Work instructions:
Convert the data below into a JSON list of strings, with one string for each line and no entries for blank lines. Omit the picture from the list.

==============================

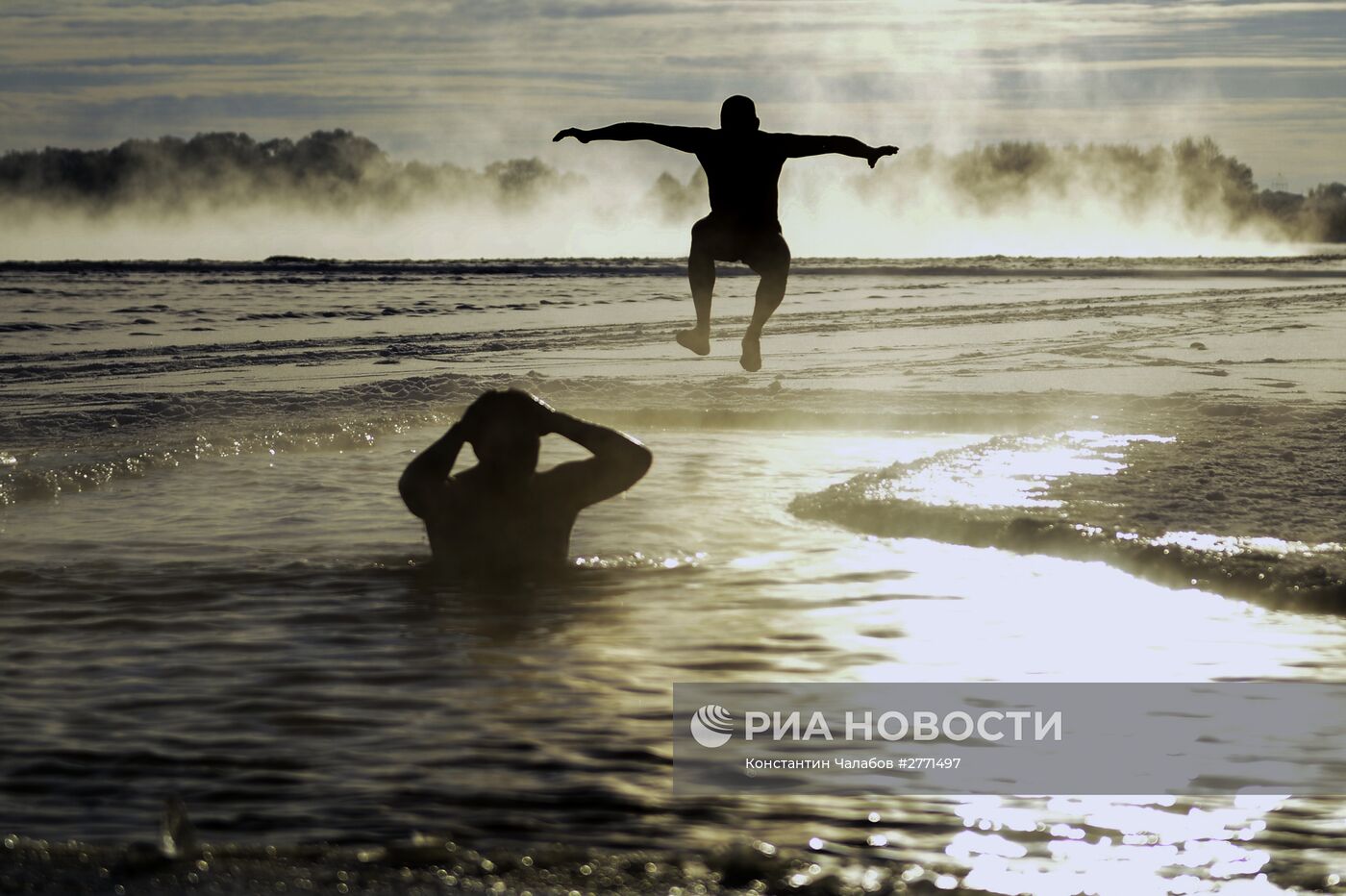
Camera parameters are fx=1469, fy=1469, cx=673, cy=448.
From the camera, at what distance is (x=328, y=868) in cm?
449

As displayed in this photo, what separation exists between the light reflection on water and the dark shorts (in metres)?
1.77

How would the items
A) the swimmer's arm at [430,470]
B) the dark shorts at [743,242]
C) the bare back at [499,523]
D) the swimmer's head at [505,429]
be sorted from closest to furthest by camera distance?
1. the swimmer's head at [505,429]
2. the swimmer's arm at [430,470]
3. the bare back at [499,523]
4. the dark shorts at [743,242]

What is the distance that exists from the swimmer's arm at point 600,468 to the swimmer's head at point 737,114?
2.03 m

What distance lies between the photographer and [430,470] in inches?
295

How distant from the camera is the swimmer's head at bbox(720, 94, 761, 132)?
331 inches

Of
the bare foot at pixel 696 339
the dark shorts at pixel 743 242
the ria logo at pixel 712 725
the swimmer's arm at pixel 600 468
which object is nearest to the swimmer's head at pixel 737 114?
the dark shorts at pixel 743 242

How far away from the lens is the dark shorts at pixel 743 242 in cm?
896

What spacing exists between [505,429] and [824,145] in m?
2.71

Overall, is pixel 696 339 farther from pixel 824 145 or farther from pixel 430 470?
pixel 430 470

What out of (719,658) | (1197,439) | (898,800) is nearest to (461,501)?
(719,658)

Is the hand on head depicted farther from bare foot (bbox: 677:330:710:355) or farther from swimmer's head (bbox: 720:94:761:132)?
bare foot (bbox: 677:330:710:355)

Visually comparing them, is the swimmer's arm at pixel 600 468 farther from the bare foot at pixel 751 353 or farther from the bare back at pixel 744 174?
the bare foot at pixel 751 353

==============================

The output:
[
  "Camera parameters are fx=1469, fy=1469, cx=673, cy=448.",
  "From the camera, at what distance is (x=328, y=868) in cm?",
  "449",
  "As displayed in this photo, what separation exists between the light reflection on water and the dark shorts (in metres)?",
  "1.77",
  "How would the items",
  "A) the swimmer's arm at [430,470]",
  "B) the dark shorts at [743,242]",
  "C) the bare back at [499,523]",
  "D) the swimmer's head at [505,429]",
  "be sorted from closest to furthest by camera distance?",
  "1. the swimmer's head at [505,429]",
  "2. the swimmer's arm at [430,470]",
  "3. the bare back at [499,523]",
  "4. the dark shorts at [743,242]",
  "What is the distance that exists from the swimmer's arm at point 600,468 to the swimmer's head at point 737,114?",
  "2.03 m",
  "What distance lies between the photographer and [430,470] in inches?",
  "295",
  "How distant from the camera is the swimmer's head at bbox(720, 94, 761, 132)?",
  "331 inches",
  "Of",
  "the bare foot at pixel 696 339",
  "the dark shorts at pixel 743 242",
  "the ria logo at pixel 712 725",
  "the swimmer's arm at pixel 600 468",
  "which object is nearest to the swimmer's head at pixel 737 114?",
  "the dark shorts at pixel 743 242",
  "How far away from the lens is the dark shorts at pixel 743 242 in cm?",
  "896",
  "What spacing exists between [505,429] and [824,145] in m?",
  "2.71",
  "Overall, is pixel 696 339 farther from pixel 824 145 or farther from pixel 430 470?",
  "pixel 430 470",
  "What out of (719,658) | (1197,439) | (898,800) is nearest to (461,501)?",
  "(719,658)",
  "Is the hand on head depicted farther from bare foot (bbox: 677:330:710:355) or farther from swimmer's head (bbox: 720:94:761:132)?",
  "bare foot (bbox: 677:330:710:355)",
  "Visually comparing them, is the swimmer's arm at pixel 600 468 farther from the bare foot at pixel 751 353 or farther from the bare back at pixel 744 174?",
  "the bare foot at pixel 751 353"
]